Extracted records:
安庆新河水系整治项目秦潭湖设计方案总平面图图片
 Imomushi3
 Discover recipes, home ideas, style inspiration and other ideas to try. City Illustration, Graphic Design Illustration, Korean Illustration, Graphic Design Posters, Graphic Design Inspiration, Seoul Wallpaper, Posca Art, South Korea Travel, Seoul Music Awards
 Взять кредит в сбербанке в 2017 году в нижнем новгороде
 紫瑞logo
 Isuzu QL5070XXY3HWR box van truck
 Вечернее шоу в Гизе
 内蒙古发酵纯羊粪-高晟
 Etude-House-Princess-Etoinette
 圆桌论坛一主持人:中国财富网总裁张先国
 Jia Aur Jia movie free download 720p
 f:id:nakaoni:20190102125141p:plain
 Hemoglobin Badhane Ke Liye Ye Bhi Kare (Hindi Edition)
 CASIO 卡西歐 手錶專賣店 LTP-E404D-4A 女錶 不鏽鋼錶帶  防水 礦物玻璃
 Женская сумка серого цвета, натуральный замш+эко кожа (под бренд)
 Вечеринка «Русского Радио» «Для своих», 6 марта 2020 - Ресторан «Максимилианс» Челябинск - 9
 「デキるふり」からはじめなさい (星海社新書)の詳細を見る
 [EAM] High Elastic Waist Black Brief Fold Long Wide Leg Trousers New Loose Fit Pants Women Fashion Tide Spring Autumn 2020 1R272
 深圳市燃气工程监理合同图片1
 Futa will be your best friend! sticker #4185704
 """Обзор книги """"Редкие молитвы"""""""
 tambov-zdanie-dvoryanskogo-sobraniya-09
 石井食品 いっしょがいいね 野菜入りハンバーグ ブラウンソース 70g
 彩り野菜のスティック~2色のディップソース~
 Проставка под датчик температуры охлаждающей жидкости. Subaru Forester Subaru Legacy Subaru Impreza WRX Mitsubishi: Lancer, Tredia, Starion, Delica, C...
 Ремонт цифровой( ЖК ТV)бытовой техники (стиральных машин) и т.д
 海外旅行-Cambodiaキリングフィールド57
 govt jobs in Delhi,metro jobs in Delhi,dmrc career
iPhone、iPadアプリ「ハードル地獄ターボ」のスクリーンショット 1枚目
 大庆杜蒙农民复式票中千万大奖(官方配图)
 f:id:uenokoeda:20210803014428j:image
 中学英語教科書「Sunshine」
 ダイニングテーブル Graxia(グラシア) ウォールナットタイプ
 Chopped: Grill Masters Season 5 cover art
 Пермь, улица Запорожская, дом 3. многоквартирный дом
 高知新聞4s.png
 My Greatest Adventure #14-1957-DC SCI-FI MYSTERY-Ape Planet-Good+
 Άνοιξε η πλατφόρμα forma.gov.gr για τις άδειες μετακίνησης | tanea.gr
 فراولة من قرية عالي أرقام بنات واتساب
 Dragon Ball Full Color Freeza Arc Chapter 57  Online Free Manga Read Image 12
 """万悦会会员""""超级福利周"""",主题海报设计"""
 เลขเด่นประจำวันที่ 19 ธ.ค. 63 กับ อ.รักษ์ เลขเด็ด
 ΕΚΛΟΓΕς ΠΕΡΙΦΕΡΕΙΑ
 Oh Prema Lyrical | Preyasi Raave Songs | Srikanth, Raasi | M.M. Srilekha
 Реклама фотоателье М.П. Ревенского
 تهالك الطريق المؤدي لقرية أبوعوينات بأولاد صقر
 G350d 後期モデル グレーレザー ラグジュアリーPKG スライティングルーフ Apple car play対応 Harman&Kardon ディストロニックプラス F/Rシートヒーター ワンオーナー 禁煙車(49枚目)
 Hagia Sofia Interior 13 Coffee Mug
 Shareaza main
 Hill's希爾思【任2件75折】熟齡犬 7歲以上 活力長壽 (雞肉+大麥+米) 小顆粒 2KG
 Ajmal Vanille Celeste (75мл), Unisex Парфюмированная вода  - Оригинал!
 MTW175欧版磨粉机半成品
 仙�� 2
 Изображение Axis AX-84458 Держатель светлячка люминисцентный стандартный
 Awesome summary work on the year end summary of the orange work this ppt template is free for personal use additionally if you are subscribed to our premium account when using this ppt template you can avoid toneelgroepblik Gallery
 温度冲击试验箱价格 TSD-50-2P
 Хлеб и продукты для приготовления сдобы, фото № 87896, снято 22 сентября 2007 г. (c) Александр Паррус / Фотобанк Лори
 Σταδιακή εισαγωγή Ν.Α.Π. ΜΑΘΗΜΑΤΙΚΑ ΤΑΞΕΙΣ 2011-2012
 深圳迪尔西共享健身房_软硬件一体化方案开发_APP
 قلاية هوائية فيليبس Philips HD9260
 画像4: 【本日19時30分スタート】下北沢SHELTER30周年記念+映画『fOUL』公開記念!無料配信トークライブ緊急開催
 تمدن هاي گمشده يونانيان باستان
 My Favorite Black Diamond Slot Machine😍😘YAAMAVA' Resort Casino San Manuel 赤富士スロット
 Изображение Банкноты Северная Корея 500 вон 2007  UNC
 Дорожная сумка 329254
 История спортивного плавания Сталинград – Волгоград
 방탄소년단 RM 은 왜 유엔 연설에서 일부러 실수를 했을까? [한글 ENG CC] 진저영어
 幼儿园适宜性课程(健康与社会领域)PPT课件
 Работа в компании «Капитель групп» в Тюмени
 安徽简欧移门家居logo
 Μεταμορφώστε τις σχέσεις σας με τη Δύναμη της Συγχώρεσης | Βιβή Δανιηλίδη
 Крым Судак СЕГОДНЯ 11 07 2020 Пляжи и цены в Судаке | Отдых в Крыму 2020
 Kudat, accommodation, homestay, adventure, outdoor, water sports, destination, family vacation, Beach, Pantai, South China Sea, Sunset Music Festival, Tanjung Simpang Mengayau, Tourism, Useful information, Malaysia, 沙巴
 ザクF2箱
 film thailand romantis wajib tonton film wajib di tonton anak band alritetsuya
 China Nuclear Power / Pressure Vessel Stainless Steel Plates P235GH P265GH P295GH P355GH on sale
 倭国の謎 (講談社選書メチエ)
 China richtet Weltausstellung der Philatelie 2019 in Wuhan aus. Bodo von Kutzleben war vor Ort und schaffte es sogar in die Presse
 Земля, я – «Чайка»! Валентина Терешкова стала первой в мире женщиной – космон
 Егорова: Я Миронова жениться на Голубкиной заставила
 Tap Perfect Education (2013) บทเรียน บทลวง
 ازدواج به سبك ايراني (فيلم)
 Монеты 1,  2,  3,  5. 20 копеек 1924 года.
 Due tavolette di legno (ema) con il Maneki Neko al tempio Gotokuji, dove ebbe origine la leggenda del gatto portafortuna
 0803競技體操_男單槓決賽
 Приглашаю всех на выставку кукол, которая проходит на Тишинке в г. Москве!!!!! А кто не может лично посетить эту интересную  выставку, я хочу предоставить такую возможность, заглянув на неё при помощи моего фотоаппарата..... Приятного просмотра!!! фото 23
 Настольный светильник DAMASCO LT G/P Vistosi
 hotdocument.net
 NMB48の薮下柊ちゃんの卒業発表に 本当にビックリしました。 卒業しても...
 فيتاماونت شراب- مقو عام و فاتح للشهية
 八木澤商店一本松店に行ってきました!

→ Instructions for the task
Every entry above must appear again in the reply, exactly as it stands.

→ Task response
安庆新河水系整治项目秦潭湖设计方案总平面图图片
 Imomushi3
 Discover recipes, home ideas, style inspiration and other ideas to try. City Illustration, Graphic Design Illustration, Korean Illustration, Graphic Design Posters, Graphic Design Inspiration, Seoul Wallpaper, Posca Art, South Korea Travel, Seoul Music Awards
 Взять кредит в сбербанке в 2017 году в нижнем новгороде
 紫瑞logo
 Isuzu QL5070XXY3HWR box van truck
 Вечернее шоу в Гизе
 内蒙古发酵纯羊粪-高晟
 Etude-House-Princess-Etoinette
 圆桌论坛一主持人:中国财富网总裁张先国
 Jia Aur Jia movie free download 720p
 f:id:nakaoni:20190102125141p:plain
 Hemoglobin Badhane Ke Liye Ye Bhi Kare (Hindi Edition)
 CASIO 卡西歐 手錶專賣店 LTP-E404D-4A 女錶 不鏽鋼錶帶  防水 礦物玻璃
 Женская сумка серого цвета, натуральный замш+эко кожа (под бренд)
 Вечеринка «Русского Радио» «Для своих», 6 марта 2020 - Ресторан «Максимилианс» Челябинск - 9
 「デキるふり」からはじめなさい (星海社新書)の詳細を見る
 [EAM] High Elastic Waist Black Brief Fold Long Wide Leg Trousers New Loose Fit Pants Women Fashion Tide Spring Autumn 2020 1R272
 深圳市燃气工程监理合同图片1
 Futa will be your best friend! sticker #4185704
 """Обзор книги """"Редкие молитвы"""""""
 tambov-zdanie-dvoryanskogo-sobraniya-09
 石井食品 いっしょがいいね 野菜入りハンバーグ ブラウンソース 70g
 彩り野菜のスティック~2色のディップソース~
 Проставка под датчик температуры охлаждающей жидкости. Subaru Forester Subaru Legacy Subaru Impreza WRX Mitsubishi: Lancer, Tredia, Starion, Delica, C...
 Ремонт цифровой( ЖК ТV)бытовой техники (стиральных машин) и т.д
 海外旅行-Cambodiaキリングフィールド57
 govt jobs in Delhi,metro jobs in Delhi,dmrc career
iPhone、iPadアプリ「ハードル地獄ターボ」のスクリーンショット 1枚目
 大庆杜蒙农民复式票中千万大奖(官方配图)
 f:id:uenokoeda:20210803014428j:image
 中学英語教科書「Sunshine」
 ダイニングテーブル Graxia(グラシア) ウォールナットタイプ
 Chopped: Grill Masters Season 5 cover art
 Пермь, улица Запорожская, дом 3. многоквартирный дом
 高知新聞4s.png
 My Greatest Adventure #14-1957-DC SCI-FI MYSTERY-Ape Planet-Good+
 Άνοιξε η πλατφόρμα forma.gov.gr για τις άδειες μετακίνησης | tanea.gr
 فراولة من قرية عالي أرقام بنات واتساب
 Dragon Ball Full Color Freeza Arc Chapter 57  Online Free Manga Read Image 12
 """万悦会会员""""超级福利周"""",主题海报设计"""
 เลขเด่นประจำวันที่ 19 ธ.ค. 63 กับ อ.รักษ์ เลขเด็ด
 ΕΚΛΟΓΕς ΠΕΡΙΦΕΡΕΙΑ
 Oh Prema Lyrical | Preyasi Raave Songs | Srikanth, Raasi | M.M. Srilekha
 Реклама фотоателье М.П. Ревенского
 تهالك الطريق المؤدي لقرية أبوعوينات بأولاد صقر
 G350d 後期モデル グレーレザー ラグジュアリーPKG スライティングルーフ Apple car play対応 Harman&Kardon ディストロニックプラス F/Rシートヒーター ワンオーナー 禁煙車(49枚目)
 Hagia Sofia Interior 13 Coffee Mug
 Shareaza main
 Hill's希爾思【任2件75折】熟齡犬 7歲以上 活力長壽 (雞肉+大麥+米) 小顆粒 2KG
 Ajmal Vanille Celeste (75мл), Unisex Парфюмированная вода  - Оригинал!
 MTW175欧版磨粉机半成品
 仙�� 2
 Изображение Axis AX-84458 Держатель светлячка люминисцентный стандартный
 Awesome summary work on the year end summary of the orange work this ppt template is free for personal use additionally if you are subscribed to our premium account when using this ppt template you can avoid toneelgroepblik Gallery
 温度冲击试验箱价格 TSD-50-2P
 Хлеб и продукты для приготовления сдобы, фото № 87896, снято 22 сентября 2007 г. (c) Александр Паррус / Фотобанк Лори
 Σταδιακή εισαγωγή Ν.Α.Π. ΜΑΘΗΜΑΤΙΚΑ ΤΑΞΕΙΣ 2011-2012
 深圳迪尔西共享健身房_软硬件一体化方案开发_APP
 قلاية هوائية فيليبس Philips HD9260
 画像4: 【本日19時30分スタート】下北沢SHELTER30周年記念+映画『fOUL』公開記念!無料配信トークライブ緊急開催
 تمدن هاي گمشده يونانيان باستان
 My Favorite Black Diamond Slot Machine😍😘YAAMAVA' Resort Casino San Manuel 赤富士スロット
 Изображение Банкноты Северная Корея 500 вон 2007  UNC
 Дорожная сумка 329254
 История спортивного плавания Сталинград – Волгоград
 방탄소년단 RM 은 왜 유엔 연설에서 일부러 실수를 했을까? [한글 ENG CC] 진저영어
 幼儿园适宜性课程(健康与社会领域)PPT课件
 Работа в компании «Капитель групп» в Тюмени
 安徽简欧移门家居logo
 Μεταμορφώστε τις σχέσεις σας με τη Δύναμη της Συγχώρεσης | Βιβή Δανιηλίδη
 Крым Судак СЕГОДНЯ 11 07 2020 Пляжи и цены в Судаке | Отдых в Крыму 2020
 Kudat, accommodation, homestay, adventure, outdoor, water sports, destination, family vacation, Beach, Pantai, South China Sea, Sunset Music Festival, Tanjung Simpang Mengayau, Tourism, Useful information, Malaysia, 沙巴
 ザクF2箱
 film thailand romantis wajib tonton film wajib di tonton anak band alritetsuya
 China Nuclear Power / Pressure Vessel Stainless Steel Plates P235GH P265GH P295GH P355GH on sale
 倭国の謎 (講談社選書メチエ)
 China richtet Weltausstellung der Philatelie 2019 in Wuhan aus. Bodo von Kutzleben war vor Ort und schaffte es sogar in die Presse
 Земля, я – «Чайка»! Валентина Терешкова стала первой в мире женщиной – космон
 Егорова: Я Миронова жениться на Голубкиной заставила
 Tap Perfect Education (2013) บทเรียน บทลวง
 ازدواج به سبك ايراني (فيلم)
 Монеты 1,  2,  3,  5. 20 копеек 1924 года.
 Due tavolette di legno (ema) con il Maneki Neko al tempio Gotokuji, dove ebbe origine la leggenda del gatto portafortuna
 0803競技體操_男單槓決賽
 Приглашаю всех на выставку кукол, которая проходит на Тишинке в г. Москве!!!!! А кто не может лично посетить эту интересную  выставку, я хочу предоставить такую возможность, заглянув на неё при помощи моего фотоаппарата..... Приятного просмотра!!! фото 23
 Настольный светильник DAMASCO LT G/P Vistosi
 hotdocument.net
 NMB48の薮下柊ちゃんの卒業発表に 本当にビックリしました。 卒業しても...
 فيتاماونت شراب- مقو عام و فاتح للشهية
 八木澤商店一本松店に行ってきました!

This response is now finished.